A World of Curiosities takes us back to the first time Chief Inspector Armand Gamache and Jean-Guy Beauvoir met twenty years earlier. Although Beauvoir had been relegated to the basement of an outpost of the Sûreté du Québec, Gamache suspected there might be something in the angry, disrespectful man. They were at the scene where a Clotilde Arsenault’s body had been washed onshore, and Beauvoir insisted she had been murdered. Her children had reported her missing, but the thirteen-year-old girl and ten-year-old boy were alone when Gamache went to inform them of her death. It didn’t take long for Gamache to determine that Fiona and Sam Arsenault had been groomed and pimped out. There was evidence to show local involvement. There was also evidence to reveal Clotilde Arsenault’s killer.

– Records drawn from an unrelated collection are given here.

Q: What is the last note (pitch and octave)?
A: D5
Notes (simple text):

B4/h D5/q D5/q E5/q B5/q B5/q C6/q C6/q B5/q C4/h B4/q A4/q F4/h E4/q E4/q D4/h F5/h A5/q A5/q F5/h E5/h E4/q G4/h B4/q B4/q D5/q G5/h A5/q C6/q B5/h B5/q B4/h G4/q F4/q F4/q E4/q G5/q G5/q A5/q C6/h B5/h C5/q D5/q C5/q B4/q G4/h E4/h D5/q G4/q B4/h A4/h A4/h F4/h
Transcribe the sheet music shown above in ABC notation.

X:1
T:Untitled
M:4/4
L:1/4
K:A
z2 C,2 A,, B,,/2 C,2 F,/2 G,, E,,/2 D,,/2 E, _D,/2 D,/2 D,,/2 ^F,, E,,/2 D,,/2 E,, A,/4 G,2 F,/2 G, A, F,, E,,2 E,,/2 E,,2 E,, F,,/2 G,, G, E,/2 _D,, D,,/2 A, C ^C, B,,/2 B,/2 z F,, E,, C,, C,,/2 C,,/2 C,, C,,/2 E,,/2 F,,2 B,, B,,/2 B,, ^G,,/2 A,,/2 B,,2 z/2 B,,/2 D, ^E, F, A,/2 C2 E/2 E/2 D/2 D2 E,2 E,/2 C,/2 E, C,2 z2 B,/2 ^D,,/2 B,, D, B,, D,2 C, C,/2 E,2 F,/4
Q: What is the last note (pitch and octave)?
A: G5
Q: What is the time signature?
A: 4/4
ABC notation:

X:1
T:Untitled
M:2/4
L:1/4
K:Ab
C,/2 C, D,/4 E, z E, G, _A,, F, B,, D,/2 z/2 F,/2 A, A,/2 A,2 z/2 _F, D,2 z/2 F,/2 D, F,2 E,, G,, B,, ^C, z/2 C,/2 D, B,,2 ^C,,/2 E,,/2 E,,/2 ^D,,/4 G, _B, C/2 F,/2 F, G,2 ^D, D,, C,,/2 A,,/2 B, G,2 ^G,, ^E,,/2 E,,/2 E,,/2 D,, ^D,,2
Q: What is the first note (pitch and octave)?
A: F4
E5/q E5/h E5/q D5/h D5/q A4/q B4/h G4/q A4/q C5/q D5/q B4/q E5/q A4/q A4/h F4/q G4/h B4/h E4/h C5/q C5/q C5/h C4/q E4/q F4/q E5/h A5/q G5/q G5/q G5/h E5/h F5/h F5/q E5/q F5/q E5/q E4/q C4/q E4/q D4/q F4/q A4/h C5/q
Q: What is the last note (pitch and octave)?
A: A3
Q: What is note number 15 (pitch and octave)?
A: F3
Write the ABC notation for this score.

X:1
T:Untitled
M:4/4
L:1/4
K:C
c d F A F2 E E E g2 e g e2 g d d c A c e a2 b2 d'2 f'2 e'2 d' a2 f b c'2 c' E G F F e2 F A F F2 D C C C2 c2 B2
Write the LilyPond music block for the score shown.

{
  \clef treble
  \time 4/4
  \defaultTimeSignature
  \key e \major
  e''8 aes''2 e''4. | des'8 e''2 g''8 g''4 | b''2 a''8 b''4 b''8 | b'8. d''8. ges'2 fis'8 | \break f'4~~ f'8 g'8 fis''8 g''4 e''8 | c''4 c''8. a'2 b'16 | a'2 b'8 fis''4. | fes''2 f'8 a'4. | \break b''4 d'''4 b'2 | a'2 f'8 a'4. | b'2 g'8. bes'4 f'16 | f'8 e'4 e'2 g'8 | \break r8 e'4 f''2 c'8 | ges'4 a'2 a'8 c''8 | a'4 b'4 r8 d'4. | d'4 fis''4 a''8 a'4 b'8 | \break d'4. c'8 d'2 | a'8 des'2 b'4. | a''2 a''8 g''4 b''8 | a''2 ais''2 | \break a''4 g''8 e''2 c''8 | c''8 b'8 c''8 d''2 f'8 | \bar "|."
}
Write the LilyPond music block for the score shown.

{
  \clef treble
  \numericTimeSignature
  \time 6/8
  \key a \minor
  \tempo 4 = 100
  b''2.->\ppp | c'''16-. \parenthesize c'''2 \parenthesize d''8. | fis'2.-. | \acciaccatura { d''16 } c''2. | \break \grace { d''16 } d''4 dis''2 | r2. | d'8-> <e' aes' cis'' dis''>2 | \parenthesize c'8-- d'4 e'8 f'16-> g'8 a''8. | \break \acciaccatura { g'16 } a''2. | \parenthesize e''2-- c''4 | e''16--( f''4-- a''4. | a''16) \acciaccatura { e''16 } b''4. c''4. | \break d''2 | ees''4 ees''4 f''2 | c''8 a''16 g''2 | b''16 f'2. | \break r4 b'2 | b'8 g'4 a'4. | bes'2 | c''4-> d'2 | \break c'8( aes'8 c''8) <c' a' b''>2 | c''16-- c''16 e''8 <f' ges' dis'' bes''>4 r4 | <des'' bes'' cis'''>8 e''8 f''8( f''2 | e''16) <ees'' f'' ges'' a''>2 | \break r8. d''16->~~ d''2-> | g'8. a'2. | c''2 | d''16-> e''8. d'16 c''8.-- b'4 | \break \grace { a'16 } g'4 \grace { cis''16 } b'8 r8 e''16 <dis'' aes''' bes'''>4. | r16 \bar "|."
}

A lot has changed in twenty years, especially Gamache and Beauvoir. Gamache and his wife, Reine-Marie, sponsored Fiona Arsenault to receive her engineering degree at Ecole Polytechnique. She’s stayed with them multiple times in Three Pines. Now, while Myrna, the bookstore owner, welcomes her niece who also graduated with an engineering degree, Fiona brings her brother, Sam, to the village. But, it’s a letter that actually causes the biggest turmoil in the village.

In a letter that is over one hundred fifty years old, a stone mason tells of a room he bricked up in Three Pines. When the villagers open that room, they discover an astonishing painting, based on a historic one. The painting of a world of curiosities is filled with items to represent all kinds of wonders. But, Gamache recognizes that the world also holds enormous danger.

As always, there reaches a point in any discussion of Penny’s books that a reviewer must cut the summary short so as not to give away too much. A World of Curiosities is a study in contrast, as all her books are. There is mercilessness and hatred, and there is forgiveness. There is depravity and violence, but there are moments of love and laughter. Most of all, there are always moments of hope, sometimes a last second reprieve, and the knowledge that “All will be well.”

Louise Penny always includes the reader in a world of knowledge, a world of curiosities, as she discusses art and music, poetry and history. Over the course of the series, we’ve observed as Gamache saw the worst in society. This time, he has to dig and see the worst in himself, as well as his deepest fears. But, Penny points out that it’s the acts of courage, of decency, that provide those moments of hope in life.

For me, it was a contrast in time periods, in actions, in history, that stood out in A World of Curiosities. The events of Dec. 6, 1989 at the Ecole Polytechnique actually happened. That tragedy changed Canadian women forever. And, it might not be what Penny herself saw as the message of the book, but I was moved by the role of women in this one. Watch for the women who take back their power.

Louise Penny’s website is http://louisepenny.com/

A World of Curiosities by Louise Penny. Minotaur Books, 2022. ISBN 9781250145291 (hardcover), 400p.


FTC Full Disclosure – I received a galley to review for a journal.